И каждый раз, понаблюдав, что делается на переправе, снова возвращался в лес, снова мучился, истязал себя мыслями, в которых все чаще возникало: «А может, не стоит никуда идти, не стоит переправляться на тот берег? Вернуться в свою деревню — и дело с концом?..»
XI
Чем дальше уходил с колхозным стадом от дома Хомка, тем больше становилось у него забот. И коровы почти все хромали, и погонщики тоже выбились из сил. Еще бы — все время, и днем и ночью, под открытым небом, в дороге. Солнце светит, палит — идешь. Ветер, дождь сечет — идешь. И хоть знать бы — куда, где конец этой дороге. Так не знаешь ведь. И никто не знает и не может ничего определенного сказать.
«Не надо было мне встревать в это дело, — думал Хомка. — Пускай бы других погонщиков поискали».
«Других? А кого других-то?»
«Ну, кого-нибудь здоровьем покрепче. А у меня… нога…»
«Так здоровые-то все на фронте, мобилизованы».
«А из меня какой погонщик? Дома, в деревне, может, я и пастух, может, и стою чего-нибудь… А тут, в дороге, да еще с этими бабами…»
Не было сладу с бабами. Доить коров три раза в день не хотели. Искать, где бы сдать молоко, — не хотели. С воза слезть, корову какую-нибудь, отставшую от стада, подогнать — и то не хотели. Лежали знай да лежали день-деньской на возу. То спали, то песни какие-то унылые под нос себе дудели.
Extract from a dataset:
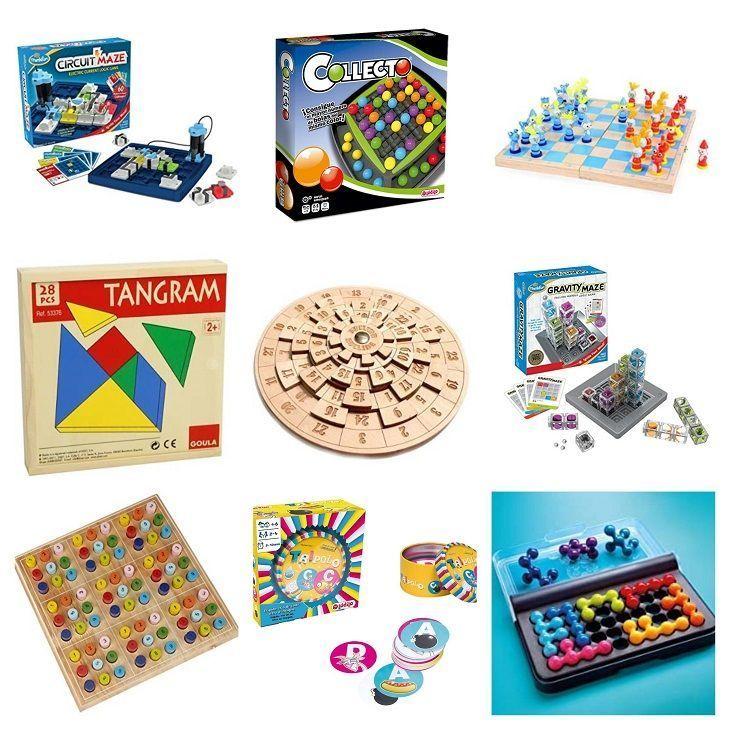 10 juegos de mesa de l gica y capacidad de razonamiento - Dominion juego de mesa ...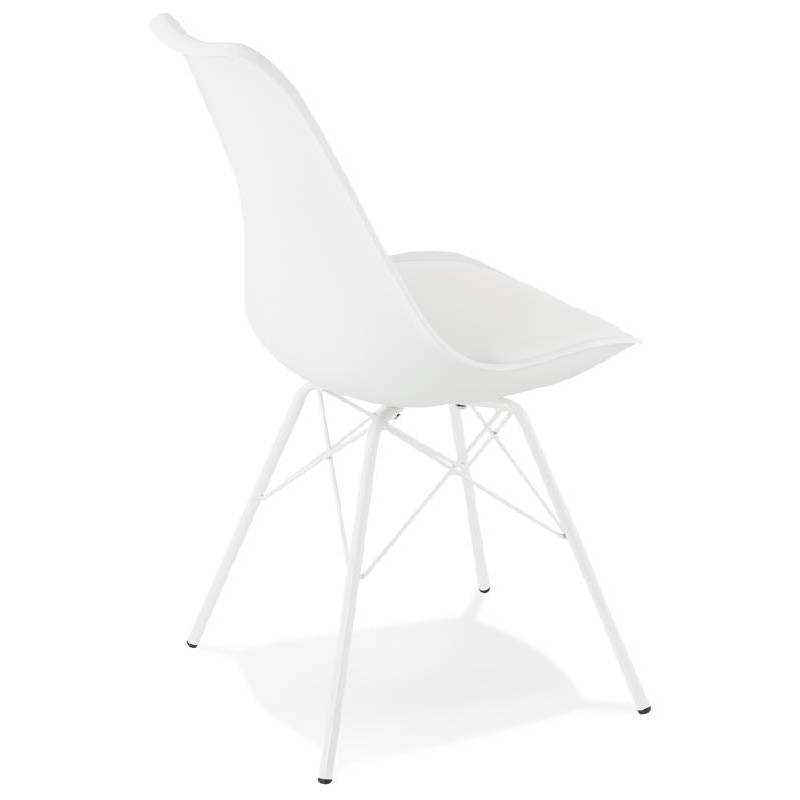 Chaise design style industriel SANDRO (blanc) - image 39020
Сварить чего-нибудь поесть даже ленились.
— Да ведь когда работы особой нет, так и есть неохота, — говорили они Хомке, если он пробовал стыдить их, просил сварить обед или ужин.
Кому-кому, а Хомке работы хватало. И не присядет целехонький день — чикильгает и чикильгает за стадом. Коровы неохотно шли по пыльной дороге, каждая так и норовила в потраву залезть. Особенно если не дашь им попастись вволю, водою не напоишь. Мычат тогда коровы, будто их кто резать собрался, и не идут, ни в какую не идут. И Хомка разматывал длинную свою пугу-смолянку — та громом разрывалась над головами бедной скотины, а то и следы оставляла на взмокших боках. И гнал, гнал Хомка коров, сам не зная, куда и зачем.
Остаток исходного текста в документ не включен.